BummerI was supposed to see Pelican and Mono Tuesday night, but I didn't. I've been planning to catch the MET Chamber Ensemble celebration of Milton Babbitt's 90th birthday on Wednesday night, but I probably won't. And the rest of the week is most likely shot, too, including a second encounter with the tenor not yet widely known as G-Fil. (See also Vilaine Fille.)

I have to remind myself that a week from now, I'll have a TONY review of Eduardo Galeano's gently brilliant new book and a feature on VH1's fun documentary series Heavy: The Story of Metal to show for my abstinence. The week after that, interviews with Ihsahn of Norwegian black metal band Emperor and Bang on a Can's Julia Wolfe will follow in TONY's summer music extravaganza. And Dr. LP will come home to a clean apartment, to boot.
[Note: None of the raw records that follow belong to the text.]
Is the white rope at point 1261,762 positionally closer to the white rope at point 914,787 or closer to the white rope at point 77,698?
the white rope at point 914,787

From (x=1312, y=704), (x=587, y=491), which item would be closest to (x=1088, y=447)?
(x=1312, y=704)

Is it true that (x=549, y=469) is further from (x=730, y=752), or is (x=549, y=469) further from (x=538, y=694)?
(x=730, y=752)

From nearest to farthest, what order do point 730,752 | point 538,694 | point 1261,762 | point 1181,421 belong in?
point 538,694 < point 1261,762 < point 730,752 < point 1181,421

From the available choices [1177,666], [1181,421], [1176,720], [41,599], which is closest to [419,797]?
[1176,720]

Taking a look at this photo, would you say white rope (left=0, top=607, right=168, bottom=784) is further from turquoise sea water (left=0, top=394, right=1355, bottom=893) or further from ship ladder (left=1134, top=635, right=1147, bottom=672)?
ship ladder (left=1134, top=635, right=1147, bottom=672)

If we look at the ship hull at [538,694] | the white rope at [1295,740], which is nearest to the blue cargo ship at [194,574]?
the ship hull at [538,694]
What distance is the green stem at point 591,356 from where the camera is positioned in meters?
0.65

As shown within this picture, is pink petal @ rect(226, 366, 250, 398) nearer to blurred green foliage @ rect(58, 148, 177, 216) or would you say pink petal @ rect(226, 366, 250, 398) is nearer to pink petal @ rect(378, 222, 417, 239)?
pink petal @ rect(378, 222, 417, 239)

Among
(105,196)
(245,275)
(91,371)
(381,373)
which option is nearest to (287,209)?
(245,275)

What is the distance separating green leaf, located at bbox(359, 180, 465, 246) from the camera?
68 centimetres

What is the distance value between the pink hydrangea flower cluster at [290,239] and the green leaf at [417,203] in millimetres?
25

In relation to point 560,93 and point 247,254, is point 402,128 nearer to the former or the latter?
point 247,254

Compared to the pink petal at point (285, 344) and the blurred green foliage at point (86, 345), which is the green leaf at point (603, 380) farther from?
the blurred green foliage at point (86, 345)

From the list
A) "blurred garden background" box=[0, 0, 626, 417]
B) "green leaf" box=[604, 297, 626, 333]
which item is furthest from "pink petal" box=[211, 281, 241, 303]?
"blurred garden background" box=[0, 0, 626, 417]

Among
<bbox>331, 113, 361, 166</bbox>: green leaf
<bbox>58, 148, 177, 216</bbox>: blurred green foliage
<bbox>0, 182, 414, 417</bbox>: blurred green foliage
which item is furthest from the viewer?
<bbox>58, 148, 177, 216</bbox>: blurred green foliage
So in the mean time, I'll direct your attention elsewhere. To start with, my Time Out Chicago counterpart Marc Geelhoed has re-emerged with a whale of a live-concert post, including pointed words for David Zinman and a killer quote from Shulamit Ran. Get going. (And watch out for a report from Ethan Iverson of The Bad Plus about that Babbitt concert at Do the Math.)